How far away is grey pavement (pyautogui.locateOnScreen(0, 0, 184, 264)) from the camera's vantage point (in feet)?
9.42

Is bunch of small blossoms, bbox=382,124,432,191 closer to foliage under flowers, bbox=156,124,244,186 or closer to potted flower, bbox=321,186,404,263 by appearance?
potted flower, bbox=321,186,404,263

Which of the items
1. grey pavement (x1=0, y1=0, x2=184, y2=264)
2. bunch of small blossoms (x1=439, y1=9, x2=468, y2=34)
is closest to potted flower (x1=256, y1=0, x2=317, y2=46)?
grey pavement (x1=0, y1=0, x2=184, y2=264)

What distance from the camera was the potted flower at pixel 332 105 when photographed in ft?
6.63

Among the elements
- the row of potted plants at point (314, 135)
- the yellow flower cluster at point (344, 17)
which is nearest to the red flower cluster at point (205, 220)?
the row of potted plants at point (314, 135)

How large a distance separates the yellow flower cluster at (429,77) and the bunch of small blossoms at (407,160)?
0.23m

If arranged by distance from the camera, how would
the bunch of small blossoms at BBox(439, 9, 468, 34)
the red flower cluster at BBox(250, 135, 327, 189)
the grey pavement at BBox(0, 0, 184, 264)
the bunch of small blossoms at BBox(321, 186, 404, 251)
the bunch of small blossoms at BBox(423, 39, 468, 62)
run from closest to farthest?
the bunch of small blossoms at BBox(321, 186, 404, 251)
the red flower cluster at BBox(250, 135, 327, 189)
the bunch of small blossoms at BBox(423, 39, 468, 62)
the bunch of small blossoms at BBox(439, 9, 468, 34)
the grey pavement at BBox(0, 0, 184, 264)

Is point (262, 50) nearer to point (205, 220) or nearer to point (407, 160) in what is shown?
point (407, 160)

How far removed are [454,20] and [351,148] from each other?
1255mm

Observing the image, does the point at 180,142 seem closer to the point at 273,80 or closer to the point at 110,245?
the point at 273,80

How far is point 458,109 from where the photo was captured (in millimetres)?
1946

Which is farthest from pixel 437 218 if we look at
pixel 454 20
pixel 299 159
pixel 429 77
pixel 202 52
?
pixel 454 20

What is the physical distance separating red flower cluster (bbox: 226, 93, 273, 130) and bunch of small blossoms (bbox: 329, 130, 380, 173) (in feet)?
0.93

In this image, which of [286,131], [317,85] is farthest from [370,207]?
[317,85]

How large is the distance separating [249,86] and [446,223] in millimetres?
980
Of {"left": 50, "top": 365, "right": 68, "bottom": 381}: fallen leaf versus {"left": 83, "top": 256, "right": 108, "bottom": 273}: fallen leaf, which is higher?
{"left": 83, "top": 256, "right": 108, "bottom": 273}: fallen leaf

# Work to do:
Reproduce all of the material above word for word, keeping every line in its original order.

# The solution:
How far away is grey pavement (pyautogui.locateOnScreen(0, 0, 184, 264)) from the camera's vantage point (in feet)?
9.42

Is bunch of small blossoms, bbox=382,124,432,191 closer to foliage under flowers, bbox=156,124,244,186 or closer to potted flower, bbox=321,186,404,263 by appearance?
potted flower, bbox=321,186,404,263

Which of the items
1. grey pavement (x1=0, y1=0, x2=184, y2=264)
2. bunch of small blossoms (x1=439, y1=9, x2=468, y2=34)
is closest to potted flower (x1=256, y1=0, x2=317, y2=46)?
grey pavement (x1=0, y1=0, x2=184, y2=264)

What distance from the camera was the potted flower at pixel 332 105 when photographed in ft?
6.63

Among the elements
- the row of potted plants at point (314, 135)
- the yellow flower cluster at point (344, 17)
which is nearest to the red flower cluster at point (205, 220)?
the row of potted plants at point (314, 135)

How large a distance separates the yellow flower cluster at (429,77) and the bunch of small blossoms at (407,160)?
0.23m

If arranged by distance from the camera, how would
the bunch of small blossoms at BBox(439, 9, 468, 34)
the red flower cluster at BBox(250, 135, 327, 189)
the grey pavement at BBox(0, 0, 184, 264)
the bunch of small blossoms at BBox(321, 186, 404, 251)
the bunch of small blossoms at BBox(423, 39, 468, 62)
run from closest to farthest?
the bunch of small blossoms at BBox(321, 186, 404, 251)
the red flower cluster at BBox(250, 135, 327, 189)
the bunch of small blossoms at BBox(423, 39, 468, 62)
the bunch of small blossoms at BBox(439, 9, 468, 34)
the grey pavement at BBox(0, 0, 184, 264)

Is point (262, 50) nearer to point (205, 220) or nearer to point (407, 160) in what is shown?
point (407, 160)

How far removed are [454,20] and [351,148] from each other?
1255mm

Observing the image, does the point at 180,142 seem closer to the point at 273,80 or closer to the point at 110,245?
the point at 273,80

How far is point 458,109 from where the photo was captured (in millimetres)?
1946

Which is farthest from pixel 437 218 if we look at
pixel 454 20
pixel 299 159
pixel 429 77
pixel 202 52
?
pixel 454 20

What is the physical distance separating red flower cluster (bbox: 226, 93, 273, 130) and bunch of small blossoms (bbox: 329, 130, 380, 173) (in feet)?
0.93

In this image, which of [286,131], [317,85] is farthest from [370,207]?
[317,85]

How large is the distance separating [249,86] and [446,223] in millimetres?
980
Of {"left": 50, "top": 365, "right": 68, "bottom": 381}: fallen leaf versus {"left": 83, "top": 256, "right": 108, "bottom": 273}: fallen leaf, which is higher?
{"left": 83, "top": 256, "right": 108, "bottom": 273}: fallen leaf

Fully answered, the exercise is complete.